# [Data under study]
-.-.-

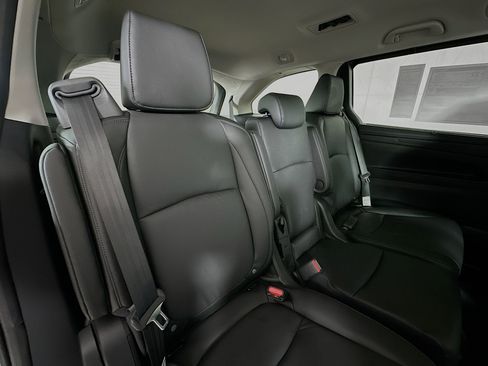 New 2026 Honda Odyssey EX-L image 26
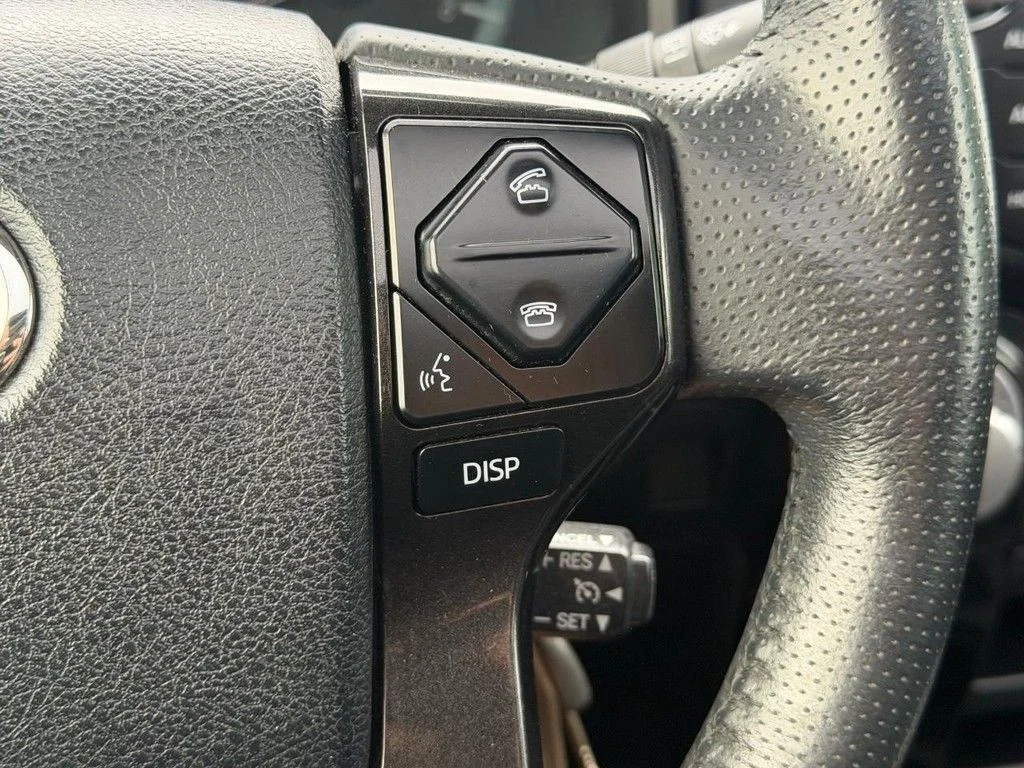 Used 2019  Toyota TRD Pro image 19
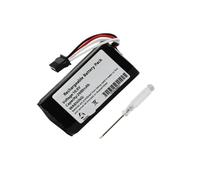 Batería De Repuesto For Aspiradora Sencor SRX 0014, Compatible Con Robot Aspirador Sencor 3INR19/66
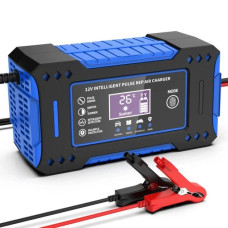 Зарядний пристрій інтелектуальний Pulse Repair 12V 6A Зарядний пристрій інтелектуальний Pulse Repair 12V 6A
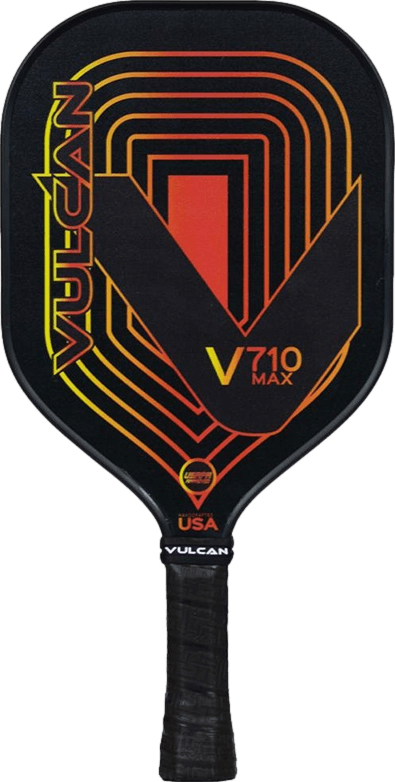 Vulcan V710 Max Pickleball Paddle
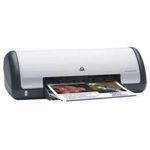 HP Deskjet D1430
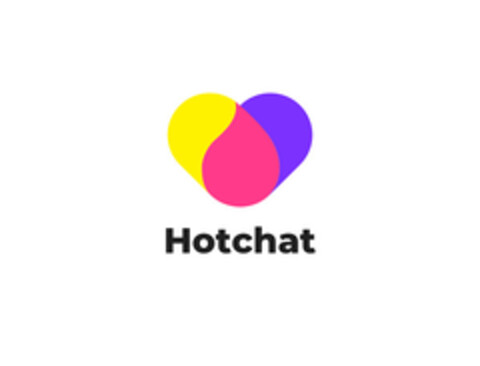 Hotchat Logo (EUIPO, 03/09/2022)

-.-.-

# [Task to complete]
Look for the line that contains "Зарядний пристрій інтелектуальний Pulse Repair 12V 6A Зарядний", then please copy it and the rest of the lines through the end of the data, pictures excluded.

# [Response box]
 Зарядний пристрій інтелектуальний Pulse Repair 12V 6A Зарядний пристрій інтелектуальний Pulse Repair 12V 6A
 Vulcan V710 Max Pickleball Paddle
 HP Deskjet D1430
 Hotchat Logo (EUIPO, 03/09/2022)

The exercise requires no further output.